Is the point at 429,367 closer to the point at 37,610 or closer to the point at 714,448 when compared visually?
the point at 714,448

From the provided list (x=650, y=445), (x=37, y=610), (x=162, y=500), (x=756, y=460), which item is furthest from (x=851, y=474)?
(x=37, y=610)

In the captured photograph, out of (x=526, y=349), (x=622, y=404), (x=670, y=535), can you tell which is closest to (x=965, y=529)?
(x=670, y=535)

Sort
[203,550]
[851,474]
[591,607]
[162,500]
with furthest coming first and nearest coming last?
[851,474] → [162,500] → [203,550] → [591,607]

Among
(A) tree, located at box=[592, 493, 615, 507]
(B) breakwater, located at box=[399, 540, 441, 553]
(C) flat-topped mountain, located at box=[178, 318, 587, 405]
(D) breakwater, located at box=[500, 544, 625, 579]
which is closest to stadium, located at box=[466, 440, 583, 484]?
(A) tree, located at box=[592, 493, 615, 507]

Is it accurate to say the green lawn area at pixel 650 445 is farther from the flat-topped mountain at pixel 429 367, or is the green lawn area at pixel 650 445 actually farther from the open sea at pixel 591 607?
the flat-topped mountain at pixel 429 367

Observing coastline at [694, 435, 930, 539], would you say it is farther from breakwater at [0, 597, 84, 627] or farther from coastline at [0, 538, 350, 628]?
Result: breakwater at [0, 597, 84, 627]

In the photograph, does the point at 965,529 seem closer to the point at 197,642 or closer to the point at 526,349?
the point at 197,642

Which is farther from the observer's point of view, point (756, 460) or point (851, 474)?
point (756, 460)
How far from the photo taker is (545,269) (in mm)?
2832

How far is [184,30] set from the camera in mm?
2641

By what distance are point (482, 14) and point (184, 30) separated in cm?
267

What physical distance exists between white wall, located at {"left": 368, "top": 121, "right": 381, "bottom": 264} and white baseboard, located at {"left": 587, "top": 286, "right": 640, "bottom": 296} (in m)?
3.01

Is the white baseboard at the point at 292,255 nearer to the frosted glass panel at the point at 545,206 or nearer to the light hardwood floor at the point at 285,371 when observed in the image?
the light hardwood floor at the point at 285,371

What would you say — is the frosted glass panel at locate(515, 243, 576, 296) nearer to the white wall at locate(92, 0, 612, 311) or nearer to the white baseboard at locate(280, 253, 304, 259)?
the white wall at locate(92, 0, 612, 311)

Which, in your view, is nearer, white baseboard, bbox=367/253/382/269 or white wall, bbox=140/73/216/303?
=-=-=
Aim of the exercise
From the listing above, reproduce all the lines exactly.

Result of this task
Is the point at 429,367 closer to the point at 37,610 or closer to the point at 714,448 when compared visually?
the point at 714,448

From the provided list (x=650, y=445), (x=37, y=610), (x=162, y=500), (x=756, y=460), which item is furthest from (x=851, y=474)?
(x=37, y=610)

In the captured photograph, out of (x=526, y=349), (x=622, y=404), (x=670, y=535), can you tell which is closest to (x=965, y=529)?
(x=670, y=535)

Sort
[203,550]
[851,474]
[591,607]
[162,500]
with furthest coming first and nearest coming last?
[851,474] → [162,500] → [203,550] → [591,607]

Among
(A) tree, located at box=[592, 493, 615, 507]
(B) breakwater, located at box=[399, 540, 441, 553]
(C) flat-topped mountain, located at box=[178, 318, 587, 405]
(D) breakwater, located at box=[500, 544, 625, 579]
which is closest to stadium, located at box=[466, 440, 583, 484]?
(A) tree, located at box=[592, 493, 615, 507]

Is it accurate to say the green lawn area at pixel 650 445 is farther from the flat-topped mountain at pixel 429 367, or is the green lawn area at pixel 650 445 actually farther from the open sea at pixel 591 607?
the flat-topped mountain at pixel 429 367

Observing coastline at [694, 435, 930, 539], would you say it is farther from breakwater at [0, 597, 84, 627] or farther from coastline at [0, 538, 350, 628]?
Result: breakwater at [0, 597, 84, 627]

In the photograph, does the point at 965,529 seem closer to the point at 197,642 or closer to the point at 526,349?
the point at 197,642

Which is farther from the observer's point of view, point (756, 460) or point (851, 474)?
point (756, 460)
How far from the photo taker is (545,269) (in mm)?
2832

How far is [184,30] set from the camera in mm?
2641

By what distance are point (482, 14) and point (184, 30) separated in cm?
267

What physical distance exists between white wall, located at {"left": 368, "top": 121, "right": 381, "bottom": 264} and white baseboard, located at {"left": 587, "top": 286, "right": 640, "bottom": 296} (in m)?
3.01

Is the white baseboard at the point at 292,255 nearer to the frosted glass panel at the point at 545,206 or nearer to the light hardwood floor at the point at 285,371 when observed in the image?
the light hardwood floor at the point at 285,371

What would you say — is the frosted glass panel at locate(515, 243, 576, 296) nearer to the white wall at locate(92, 0, 612, 311) or nearer to the white baseboard at locate(280, 253, 304, 259)?
the white wall at locate(92, 0, 612, 311)

Which, in your view, is nearer, white baseboard, bbox=367/253/382/269 or white wall, bbox=140/73/216/303?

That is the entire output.